Cornelis de Wael (1592-1667) to flamandzki malarz, który w
wieku 27 lat wyemigrował do Italii, z którą miał się związać do końca życia.
Wśród jego licznych prac, możemy znaleźć
sceny bitewne, kilka z nich zebrał w albumie na mojej stronie Facebookowej.
Ostatnio wpadły w ręce zdjęcia bardzo ciekawego obrazu, chciałbym mu się
przyjrzeć w dzisiejszej odsłonie.
Obraz ma przedstawiać scenę plądrowania, prawdopodobnie z
niderlandzkiej wioski w połowie XVII wieku. Trudno jednak z samego malowidła
wywnioskować, kim są owi żołnierze-bandyci, dokonujący rozboju. Mogą to być tak
Hiszpanie jak i Holendrzy, może nawet maruderzy-dezerterzy z jednej z armii.
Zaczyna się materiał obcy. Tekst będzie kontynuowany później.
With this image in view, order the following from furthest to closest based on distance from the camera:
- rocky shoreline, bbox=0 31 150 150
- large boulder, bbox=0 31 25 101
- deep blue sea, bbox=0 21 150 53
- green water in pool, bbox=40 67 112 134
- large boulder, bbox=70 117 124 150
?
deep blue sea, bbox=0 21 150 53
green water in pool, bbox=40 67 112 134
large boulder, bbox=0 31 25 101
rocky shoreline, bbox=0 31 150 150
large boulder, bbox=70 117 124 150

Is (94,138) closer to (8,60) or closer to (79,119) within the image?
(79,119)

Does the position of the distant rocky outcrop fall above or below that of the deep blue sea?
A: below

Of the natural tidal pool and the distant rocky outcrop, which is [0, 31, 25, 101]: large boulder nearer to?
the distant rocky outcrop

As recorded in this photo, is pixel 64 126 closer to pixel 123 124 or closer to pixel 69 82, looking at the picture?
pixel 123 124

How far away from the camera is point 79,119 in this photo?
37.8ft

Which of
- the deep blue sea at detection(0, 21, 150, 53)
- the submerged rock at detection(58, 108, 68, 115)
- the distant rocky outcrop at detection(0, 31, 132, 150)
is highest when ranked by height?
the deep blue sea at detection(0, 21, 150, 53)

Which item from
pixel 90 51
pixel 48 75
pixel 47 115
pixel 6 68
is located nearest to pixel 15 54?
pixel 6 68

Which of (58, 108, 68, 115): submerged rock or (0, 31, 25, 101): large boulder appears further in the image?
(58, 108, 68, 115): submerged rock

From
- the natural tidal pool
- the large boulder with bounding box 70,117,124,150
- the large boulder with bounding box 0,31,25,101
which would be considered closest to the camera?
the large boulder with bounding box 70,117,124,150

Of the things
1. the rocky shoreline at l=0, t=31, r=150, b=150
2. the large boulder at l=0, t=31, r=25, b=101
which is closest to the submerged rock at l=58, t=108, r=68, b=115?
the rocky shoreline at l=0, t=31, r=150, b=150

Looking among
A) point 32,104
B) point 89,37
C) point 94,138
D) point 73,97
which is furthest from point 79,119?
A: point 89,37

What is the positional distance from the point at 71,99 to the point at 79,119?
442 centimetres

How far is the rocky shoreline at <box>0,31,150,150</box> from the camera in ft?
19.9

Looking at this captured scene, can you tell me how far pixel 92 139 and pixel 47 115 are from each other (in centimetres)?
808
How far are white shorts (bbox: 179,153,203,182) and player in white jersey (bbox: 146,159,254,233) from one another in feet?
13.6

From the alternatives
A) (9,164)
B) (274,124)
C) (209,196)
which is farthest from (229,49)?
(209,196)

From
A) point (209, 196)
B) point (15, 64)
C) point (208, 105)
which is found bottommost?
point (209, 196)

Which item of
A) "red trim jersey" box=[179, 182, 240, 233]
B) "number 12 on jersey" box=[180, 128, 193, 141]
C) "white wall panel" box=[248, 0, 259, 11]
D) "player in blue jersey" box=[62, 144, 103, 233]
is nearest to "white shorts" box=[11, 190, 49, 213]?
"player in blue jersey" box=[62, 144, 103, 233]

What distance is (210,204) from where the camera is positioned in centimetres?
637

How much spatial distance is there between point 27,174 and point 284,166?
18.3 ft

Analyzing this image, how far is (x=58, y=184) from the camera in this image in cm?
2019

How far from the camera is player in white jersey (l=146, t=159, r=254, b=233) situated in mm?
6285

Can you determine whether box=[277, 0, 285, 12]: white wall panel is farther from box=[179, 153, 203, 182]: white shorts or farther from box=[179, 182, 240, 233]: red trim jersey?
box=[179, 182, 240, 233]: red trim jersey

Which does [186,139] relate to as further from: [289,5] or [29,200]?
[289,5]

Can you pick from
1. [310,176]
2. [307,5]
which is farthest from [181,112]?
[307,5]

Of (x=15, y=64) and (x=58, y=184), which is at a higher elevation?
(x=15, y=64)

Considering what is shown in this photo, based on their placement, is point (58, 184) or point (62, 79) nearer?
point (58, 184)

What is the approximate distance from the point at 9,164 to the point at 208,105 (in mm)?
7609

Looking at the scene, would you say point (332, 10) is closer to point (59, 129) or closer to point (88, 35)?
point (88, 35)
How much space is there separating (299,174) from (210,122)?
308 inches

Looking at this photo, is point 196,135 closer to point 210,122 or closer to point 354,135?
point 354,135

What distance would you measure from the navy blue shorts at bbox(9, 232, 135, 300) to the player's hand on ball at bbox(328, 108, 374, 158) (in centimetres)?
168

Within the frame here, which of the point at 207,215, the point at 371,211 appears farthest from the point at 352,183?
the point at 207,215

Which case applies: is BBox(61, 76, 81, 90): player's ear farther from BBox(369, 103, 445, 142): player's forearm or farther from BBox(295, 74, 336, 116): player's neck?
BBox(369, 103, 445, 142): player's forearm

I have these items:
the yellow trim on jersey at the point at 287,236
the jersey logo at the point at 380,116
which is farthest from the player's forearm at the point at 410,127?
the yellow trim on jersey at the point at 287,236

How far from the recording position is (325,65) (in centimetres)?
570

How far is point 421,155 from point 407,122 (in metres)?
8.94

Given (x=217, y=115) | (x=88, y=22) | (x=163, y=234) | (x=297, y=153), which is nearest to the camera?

To
mieszanka piechurów (muszkieterów) i konnych, możemy zauważyć sporo ciekawych
detali strojów i wyposażenia. Rabują co się da: od bydła i drobiu, przez stroje
aż po garnki. Przed budynek wyprowadzani są mieszkańcy, można się domyśleć że
czeka ich straszny los. Scena jakich wiele w czasie wojen 80-letniej i
30-letniej, uchwycona tuż przed
największą tragedią. Jedno z wielu okrucieństw owych konfliktów, które tak
zmieniły mapę Europy Zachodniej w tym okresie.